2. The method as recited in claim 1, wherein, starting from at least one iteration of the iterative block, a proportion of between 1% and 20% of the parameters which characterize the behavior of the layers in the iterative block, are changed during the switch to a next iteration.
3. The method as recited in claim 2, wherein the proportion is between 1% and 15%.
4. The method as recited in claim 1, wherein a first portion of the parameters is changed during a first switch between iterations and a second portion of the parameters is changed during a second switch between iterations, the second portion not being congruent with the first portion.
5. The method as recited in claim 1, wherein the parameters are stored in a memory, in which each write operation physically acts upon memory locations of multiple parameters and, starting from at least one iteration, all parameters, whose memory locations are acted upon by at least one write operation, are changed during the switch to the next iteration.
6. The method as recited in claim 1, wherein the parameters are coded in electrical resistance values of memristors or of other memory elements, whose electrical resistance values are changeable in a non-volatile manner using a programming voltage or a programming current.
7. The method as recited in claim 1, wherein the ANN is selected, which processes inputs initially including multiple convolution layers and ascertains from a result obtained with at least one further layer as output at least one classification score relating to a predefined classification, and the iterative block is established in such a way that the iterative block includes at least a portion of the convolution layers.
8. The method as recited in claim 7, wherein image data and/or time series data are selected as the inputs of the ANN.
9. The method as recited in claim 1, wherein the mapping of the input of the iterative block onto the output includes adding up using analog electronics, inputs in a weighted manner, which are fed to neurons and/or to other processing units in the iterative block.

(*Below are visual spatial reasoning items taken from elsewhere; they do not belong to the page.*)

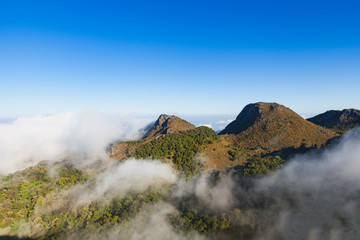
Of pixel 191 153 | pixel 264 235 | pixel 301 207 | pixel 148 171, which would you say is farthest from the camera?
pixel 191 153

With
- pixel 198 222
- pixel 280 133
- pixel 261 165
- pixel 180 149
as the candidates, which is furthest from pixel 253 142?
pixel 198 222

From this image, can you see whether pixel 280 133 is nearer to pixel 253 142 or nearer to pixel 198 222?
pixel 253 142

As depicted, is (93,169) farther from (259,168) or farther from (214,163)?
(259,168)

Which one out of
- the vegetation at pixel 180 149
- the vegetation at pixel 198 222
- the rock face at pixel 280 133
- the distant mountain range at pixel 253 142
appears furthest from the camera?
the rock face at pixel 280 133

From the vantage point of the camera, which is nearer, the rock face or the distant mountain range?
the distant mountain range

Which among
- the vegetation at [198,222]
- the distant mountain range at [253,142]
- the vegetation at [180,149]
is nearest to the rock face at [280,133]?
the distant mountain range at [253,142]

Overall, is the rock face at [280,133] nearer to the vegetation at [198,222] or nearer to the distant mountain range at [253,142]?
the distant mountain range at [253,142]

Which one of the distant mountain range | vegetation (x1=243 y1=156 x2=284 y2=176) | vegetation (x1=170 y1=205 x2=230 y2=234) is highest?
the distant mountain range

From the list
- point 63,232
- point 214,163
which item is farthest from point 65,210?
point 214,163

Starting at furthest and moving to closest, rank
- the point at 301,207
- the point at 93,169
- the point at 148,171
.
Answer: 1. the point at 93,169
2. the point at 148,171
3. the point at 301,207

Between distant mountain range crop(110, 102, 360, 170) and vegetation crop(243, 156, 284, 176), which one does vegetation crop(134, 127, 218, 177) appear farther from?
vegetation crop(243, 156, 284, 176)

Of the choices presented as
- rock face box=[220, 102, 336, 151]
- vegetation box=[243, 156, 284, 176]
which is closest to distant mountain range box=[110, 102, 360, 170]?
rock face box=[220, 102, 336, 151]
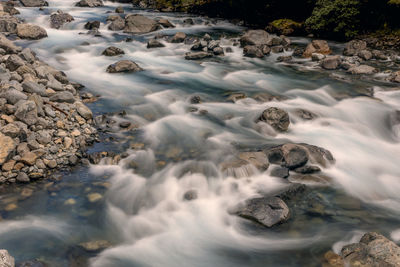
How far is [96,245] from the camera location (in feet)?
15.4

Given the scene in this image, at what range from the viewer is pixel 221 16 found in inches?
960

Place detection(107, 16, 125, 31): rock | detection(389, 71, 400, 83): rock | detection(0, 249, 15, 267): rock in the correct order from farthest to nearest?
1. detection(107, 16, 125, 31): rock
2. detection(389, 71, 400, 83): rock
3. detection(0, 249, 15, 267): rock

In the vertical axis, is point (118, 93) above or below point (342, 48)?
below

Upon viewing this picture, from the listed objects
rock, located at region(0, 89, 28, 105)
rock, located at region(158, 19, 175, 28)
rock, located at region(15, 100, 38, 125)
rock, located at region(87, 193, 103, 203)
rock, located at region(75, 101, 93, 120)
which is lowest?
rock, located at region(87, 193, 103, 203)

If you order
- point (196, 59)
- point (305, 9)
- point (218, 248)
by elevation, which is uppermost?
point (305, 9)

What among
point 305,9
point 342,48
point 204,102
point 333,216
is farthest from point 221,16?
point 333,216

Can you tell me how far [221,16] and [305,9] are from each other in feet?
23.8

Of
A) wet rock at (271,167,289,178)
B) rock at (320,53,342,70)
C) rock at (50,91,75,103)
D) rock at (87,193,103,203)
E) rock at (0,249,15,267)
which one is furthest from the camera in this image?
rock at (320,53,342,70)

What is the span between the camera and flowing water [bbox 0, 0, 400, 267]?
15.5 ft

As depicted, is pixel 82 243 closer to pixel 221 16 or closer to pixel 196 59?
pixel 196 59

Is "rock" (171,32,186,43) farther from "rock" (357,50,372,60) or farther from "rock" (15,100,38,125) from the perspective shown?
"rock" (15,100,38,125)

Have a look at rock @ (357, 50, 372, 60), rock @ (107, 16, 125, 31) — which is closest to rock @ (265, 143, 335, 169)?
rock @ (357, 50, 372, 60)

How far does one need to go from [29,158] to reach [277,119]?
5588 mm

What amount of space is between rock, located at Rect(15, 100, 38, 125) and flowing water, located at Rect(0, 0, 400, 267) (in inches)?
51.8
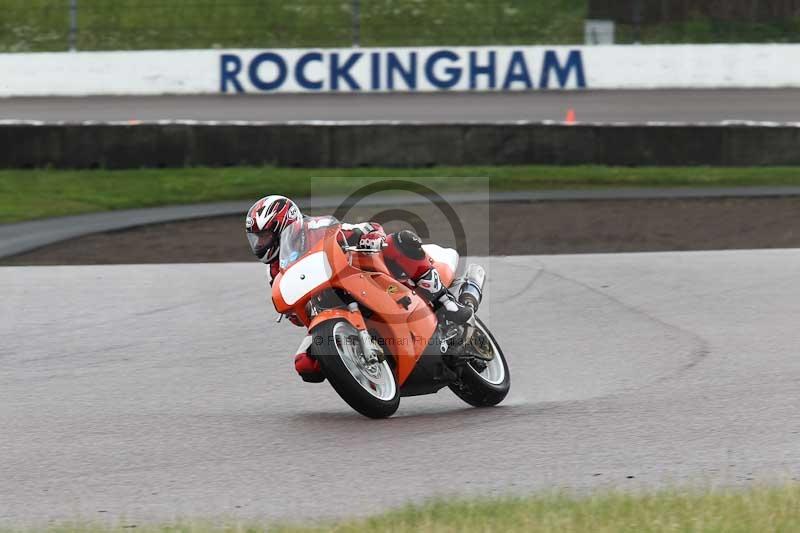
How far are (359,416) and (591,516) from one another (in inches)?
87.6

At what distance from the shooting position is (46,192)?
1511 centimetres

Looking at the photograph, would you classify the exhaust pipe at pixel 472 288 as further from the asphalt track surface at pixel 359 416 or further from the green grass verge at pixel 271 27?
the green grass verge at pixel 271 27

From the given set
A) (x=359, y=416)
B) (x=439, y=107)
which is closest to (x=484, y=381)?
(x=359, y=416)

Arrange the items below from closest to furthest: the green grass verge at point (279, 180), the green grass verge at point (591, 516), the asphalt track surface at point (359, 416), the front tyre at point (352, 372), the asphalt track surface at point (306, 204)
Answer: the green grass verge at point (591, 516), the asphalt track surface at point (359, 416), the front tyre at point (352, 372), the asphalt track surface at point (306, 204), the green grass verge at point (279, 180)

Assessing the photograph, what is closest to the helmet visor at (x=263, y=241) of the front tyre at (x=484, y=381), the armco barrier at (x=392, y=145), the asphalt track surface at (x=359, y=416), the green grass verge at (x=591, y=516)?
the asphalt track surface at (x=359, y=416)

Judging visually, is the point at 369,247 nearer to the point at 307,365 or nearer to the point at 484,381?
the point at 307,365

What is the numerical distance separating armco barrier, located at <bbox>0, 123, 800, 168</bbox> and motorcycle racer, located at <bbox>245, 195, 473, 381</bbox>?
946cm

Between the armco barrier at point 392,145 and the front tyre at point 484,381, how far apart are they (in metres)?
9.22

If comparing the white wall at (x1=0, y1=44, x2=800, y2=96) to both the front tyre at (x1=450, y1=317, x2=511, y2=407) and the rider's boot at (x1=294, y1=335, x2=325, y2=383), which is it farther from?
the rider's boot at (x1=294, y1=335, x2=325, y2=383)

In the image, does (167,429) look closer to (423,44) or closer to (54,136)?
(54,136)

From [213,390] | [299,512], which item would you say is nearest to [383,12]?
[213,390]

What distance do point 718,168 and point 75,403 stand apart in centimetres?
1111

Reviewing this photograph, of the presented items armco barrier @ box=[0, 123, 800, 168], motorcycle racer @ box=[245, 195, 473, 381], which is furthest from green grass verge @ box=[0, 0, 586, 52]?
motorcycle racer @ box=[245, 195, 473, 381]

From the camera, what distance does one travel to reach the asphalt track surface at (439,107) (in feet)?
63.8
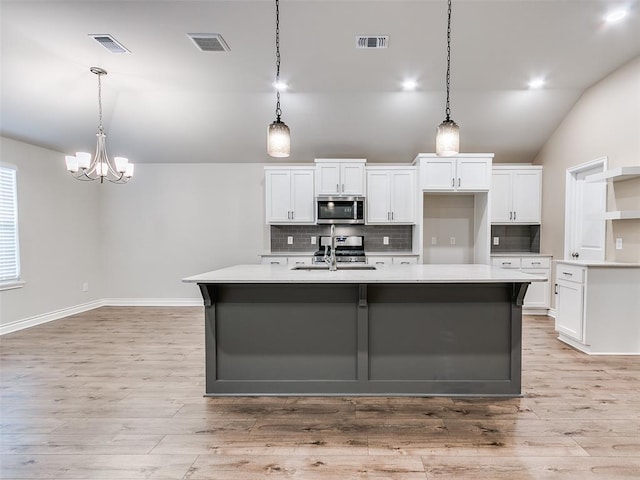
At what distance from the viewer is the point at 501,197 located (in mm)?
5535

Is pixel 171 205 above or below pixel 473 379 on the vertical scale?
above

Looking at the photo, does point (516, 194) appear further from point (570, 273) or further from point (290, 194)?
point (290, 194)

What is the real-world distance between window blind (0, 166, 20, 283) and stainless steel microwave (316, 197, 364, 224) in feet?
13.5

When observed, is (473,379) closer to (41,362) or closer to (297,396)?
(297,396)

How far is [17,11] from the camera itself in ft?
10.1

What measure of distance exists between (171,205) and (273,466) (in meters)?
5.10

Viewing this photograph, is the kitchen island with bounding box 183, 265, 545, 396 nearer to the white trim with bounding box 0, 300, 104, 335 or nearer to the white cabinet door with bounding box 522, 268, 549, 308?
the white cabinet door with bounding box 522, 268, 549, 308

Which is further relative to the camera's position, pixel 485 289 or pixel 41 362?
pixel 41 362

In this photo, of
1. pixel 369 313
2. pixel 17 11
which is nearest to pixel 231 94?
pixel 17 11

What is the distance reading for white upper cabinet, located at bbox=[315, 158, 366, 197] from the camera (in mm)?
5402

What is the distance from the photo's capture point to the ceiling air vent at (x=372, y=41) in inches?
137

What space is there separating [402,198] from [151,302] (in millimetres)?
4651

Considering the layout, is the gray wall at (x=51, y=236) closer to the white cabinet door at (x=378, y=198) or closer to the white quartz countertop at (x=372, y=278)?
the white quartz countertop at (x=372, y=278)

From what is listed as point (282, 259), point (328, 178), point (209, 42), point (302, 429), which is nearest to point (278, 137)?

10. A method for training an artificial neural network (ANN), comprising the following steps:
providing learning inputs and associated learning outputs onto which the ANN is to map in each case the learning inputs;
mapping the learning inputs by the ANN onto outputs;
assessing a deviation of the outputs from the learning outputs, using a predefined loss function; and
optimizing parameters which characterize a behavior of layers in an iterative block of the ANN, including changes of the parameters during switches between the iterations, to the extent that during further processing of learning inputs by the ANN, the assessment is likely improved using the loss function.
11. The method as recited in claim 10, wherein the loss function contains a contribution, which is a function of the number of the parameters changed during the switch between iterations, of a rate of change of the changed parameters and/or of an absolute or relative change across all parameters.
12. The method as recited in claim 10, wherein simultaneously to and/or in alternation with the parameters, which characterize the behavior of the layers in the iterative block, further parameters, which characterize behavior of further neurons and/or of other processing units of the ANN outside the iterative block, are also optimized using the loss function for a likely better assessment.
13. A control unit for a vehicle, comprising:
an input interface, which is connectable to one or to multiple sensors of the vehicle;
an output interface, which is connectable to one or to multiple actuators of the vehicle;
an artificial neural network (ANN) configured to be involved in processing of measured data obtained via the input interface from the one or more sensors to form an activation signal for the output interface, wherein at least one iterative block is established within the ANN made up of one or multiple layers, which is to be implemented multiple times, and a number J of iterations is established for which the iterative block is at most to be implemented;
wherein the iterative block is configured to map an input of the iterative block is mapped by the iterative block onto an output;
wherein the output is fed to the iterative block as input and which again maps onto a new output; and
once the iterations of the iterative block are completed, the output supplied by the iterative block input is fed to a layer of the ANN following the iterative block, or the output supplied by the iterative block is provided by the iterative block as output of the ANN;
wherein a portion of parameters, which characterize a behavior of the layers in the iterative block, is changed during switches between the iterations, for which the iterative block is implemented.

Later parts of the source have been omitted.